Consigne 1. Extrais tel quel le passage du compte rendu du No Logo qui commence aux mots « Troisième et dernier » et s'arrête après « d'une carte blanche. ».
Consigne 2. Continue le compte rendu du No Logo juste après sa dernière phrase.

Texte extrait.
· · · ·
Troisième et dernier épisode en ce dimanche 12 août pour le No Logo où la chaleur, les vibes et la bonne humeur sont plus que jamais au rendez-vous à Fraisans. Les légendes jamaïcaines (Mighty Diamonds, Sly & Robbie, Johnny Osbourne...) viennent incarner l'esprit roots du reggae, pendant que les Français en représentent une facette plus électronique avec City Kay, Panda Dub ou encore Biga*Ranx qui invitera quelques-uns de ses potes de son label Brigante Records à l'occasion d'une carte blanche.
Mais avant de prendre la direction du site, on fonce au Ch'apéro, le chapiteau du camping pour voir le Booboo'zzz All Stars qui se présente devant les massives sous son propre nom et non pas en tant que backing band de Volodia, même si ce dernier fera une petite apparition auprès de ses potes. En effet, le Booboo'zzz All Stars a acquis une certaine renommée via ses vidéos Studio Reggae Bash, dans lesquelles il reprend des morceaux pop, hip-hop, soul, rock, etc, en reggae et sur lesquelles viennent se poser certains chanteurs. On a donc pu observer un défilé d'artistes en compagnie du groupe. Et comme on avait grave kiffé la reprise du "Wasting My Young Years" de London Grammar avec Mystic Loïc de Mystical Faya (voir ici), il nous tardait de la découvrir en live & direct. Le résultat a été conforme à nos attentes avec ce reggae stepper de folie et la voix envoûtante du chanteur. Se sont ensuite succédés Cheeko, Marie du groupe Alam, Max Livio ou encore Flox venu interpréter notamment son "Find Some Joy".
· · · ·
Liste.
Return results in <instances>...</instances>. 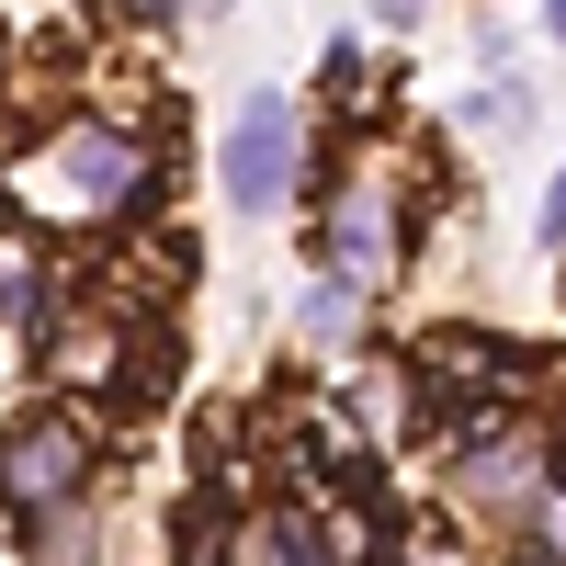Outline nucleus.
Listing matches in <instances>:
<instances>
[{
	"mask_svg": "<svg viewBox=\"0 0 566 566\" xmlns=\"http://www.w3.org/2000/svg\"><path fill=\"white\" fill-rule=\"evenodd\" d=\"M283 181H295V103H283V91H250V103H239V136H227V205H239V216H272Z\"/></svg>",
	"mask_w": 566,
	"mask_h": 566,
	"instance_id": "nucleus-1",
	"label": "nucleus"
},
{
	"mask_svg": "<svg viewBox=\"0 0 566 566\" xmlns=\"http://www.w3.org/2000/svg\"><path fill=\"white\" fill-rule=\"evenodd\" d=\"M80 464H91L80 419H69V408H34V419L0 431V499H12V510H45V499L80 488Z\"/></svg>",
	"mask_w": 566,
	"mask_h": 566,
	"instance_id": "nucleus-2",
	"label": "nucleus"
},
{
	"mask_svg": "<svg viewBox=\"0 0 566 566\" xmlns=\"http://www.w3.org/2000/svg\"><path fill=\"white\" fill-rule=\"evenodd\" d=\"M57 181H69L80 205H125L136 193V148H125L114 125H69L57 136Z\"/></svg>",
	"mask_w": 566,
	"mask_h": 566,
	"instance_id": "nucleus-3",
	"label": "nucleus"
},
{
	"mask_svg": "<svg viewBox=\"0 0 566 566\" xmlns=\"http://www.w3.org/2000/svg\"><path fill=\"white\" fill-rule=\"evenodd\" d=\"M328 250H340L352 283L386 272V261H397V216H386V193H340V216H328Z\"/></svg>",
	"mask_w": 566,
	"mask_h": 566,
	"instance_id": "nucleus-4",
	"label": "nucleus"
},
{
	"mask_svg": "<svg viewBox=\"0 0 566 566\" xmlns=\"http://www.w3.org/2000/svg\"><path fill=\"white\" fill-rule=\"evenodd\" d=\"M23 555H34V566H91V555H103V522L80 510V488H69V499H45L34 522H23Z\"/></svg>",
	"mask_w": 566,
	"mask_h": 566,
	"instance_id": "nucleus-5",
	"label": "nucleus"
},
{
	"mask_svg": "<svg viewBox=\"0 0 566 566\" xmlns=\"http://www.w3.org/2000/svg\"><path fill=\"white\" fill-rule=\"evenodd\" d=\"M419 374H431V386H510V374H533V363L522 352H488V340H431Z\"/></svg>",
	"mask_w": 566,
	"mask_h": 566,
	"instance_id": "nucleus-6",
	"label": "nucleus"
},
{
	"mask_svg": "<svg viewBox=\"0 0 566 566\" xmlns=\"http://www.w3.org/2000/svg\"><path fill=\"white\" fill-rule=\"evenodd\" d=\"M352 295H363L352 272H328V283H306V306H295V328H306L317 352H340V340H352Z\"/></svg>",
	"mask_w": 566,
	"mask_h": 566,
	"instance_id": "nucleus-7",
	"label": "nucleus"
},
{
	"mask_svg": "<svg viewBox=\"0 0 566 566\" xmlns=\"http://www.w3.org/2000/svg\"><path fill=\"white\" fill-rule=\"evenodd\" d=\"M261 566H328V544H317L306 510H261Z\"/></svg>",
	"mask_w": 566,
	"mask_h": 566,
	"instance_id": "nucleus-8",
	"label": "nucleus"
},
{
	"mask_svg": "<svg viewBox=\"0 0 566 566\" xmlns=\"http://www.w3.org/2000/svg\"><path fill=\"white\" fill-rule=\"evenodd\" d=\"M57 374H114V340H103V328H69V340H57Z\"/></svg>",
	"mask_w": 566,
	"mask_h": 566,
	"instance_id": "nucleus-9",
	"label": "nucleus"
},
{
	"mask_svg": "<svg viewBox=\"0 0 566 566\" xmlns=\"http://www.w3.org/2000/svg\"><path fill=\"white\" fill-rule=\"evenodd\" d=\"M544 239H566V170H555V193H544Z\"/></svg>",
	"mask_w": 566,
	"mask_h": 566,
	"instance_id": "nucleus-10",
	"label": "nucleus"
},
{
	"mask_svg": "<svg viewBox=\"0 0 566 566\" xmlns=\"http://www.w3.org/2000/svg\"><path fill=\"white\" fill-rule=\"evenodd\" d=\"M125 12H136V23H159V12H170V0H125Z\"/></svg>",
	"mask_w": 566,
	"mask_h": 566,
	"instance_id": "nucleus-11",
	"label": "nucleus"
},
{
	"mask_svg": "<svg viewBox=\"0 0 566 566\" xmlns=\"http://www.w3.org/2000/svg\"><path fill=\"white\" fill-rule=\"evenodd\" d=\"M510 566H566V555H510Z\"/></svg>",
	"mask_w": 566,
	"mask_h": 566,
	"instance_id": "nucleus-12",
	"label": "nucleus"
},
{
	"mask_svg": "<svg viewBox=\"0 0 566 566\" xmlns=\"http://www.w3.org/2000/svg\"><path fill=\"white\" fill-rule=\"evenodd\" d=\"M555 34H566V0H555Z\"/></svg>",
	"mask_w": 566,
	"mask_h": 566,
	"instance_id": "nucleus-13",
	"label": "nucleus"
}]
</instances>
· · · ·
Réponse 1.
Troisième et dernier épisode en ce dimanche 12 août pour le No Logo où la chaleur, les vibes et la bonne humeur sont plus que jamais au rendez-vous à Fraisans. Les légendes jamaïcaines (Mighty Diamonds, Sly & Robbie, Johnny Osbourne...) viennent incarner l'esprit roots du reggae, pendant que les Français en représentent une facette plus électronique avec City Kay, Panda Dub ou encore Biga*Ranx qui invitera quelques-uns de ses potes de son label Brigante Records à l'occasion d'une carte blanche.

Réponse 2.
Arrivés à destination du site, c'est la voix exaltée de Joe Pilgrim qui parvient à nos oreilles depuis le dub corner pour le warm-up habituel du début d'après-midi. Le chanteur lyonnais se posait en effet sur les versions d'AntiBypass du Dub Addict Sound System. La journée promettait encore d'être riche en basses et en émotion.
Mais pourtant, c'est devant un public timide et très peu nombreux que les City Kay entameront cette dernière journée de festival. On espérait voir quand même un peu plus de monde pour skanker au son des Rennais, eux qui étaient présents pour défendre leur dernier bébé, Strange Things (la grosse chronique ici), paru au mois de mars. Groupe trop peu connu ou tout simplement horaire de passage inadapté ? Sûrement les deux, mais il est vrai que la musique de City Kay se prête mieux à la nuit et elle se serait idéalement glissée entre les sets de Biga*Ranx et de Panda Dub en fin de soirée. On doit en effet admettre qu'écouter l'excellent "Man Cultivation Struggle" en plein soleil et en plein après-midi n'est pas forcément ce qu'il y a de mieux. Quoiqu'il en soit, City Kay continue à développer ses expérimentations sonores qui naviguent entre reggae, hip-hop, electro, dub et nappes de synthés new wave. D'autant plus qu'on hallucine toujours autant devant le jeu du batteur.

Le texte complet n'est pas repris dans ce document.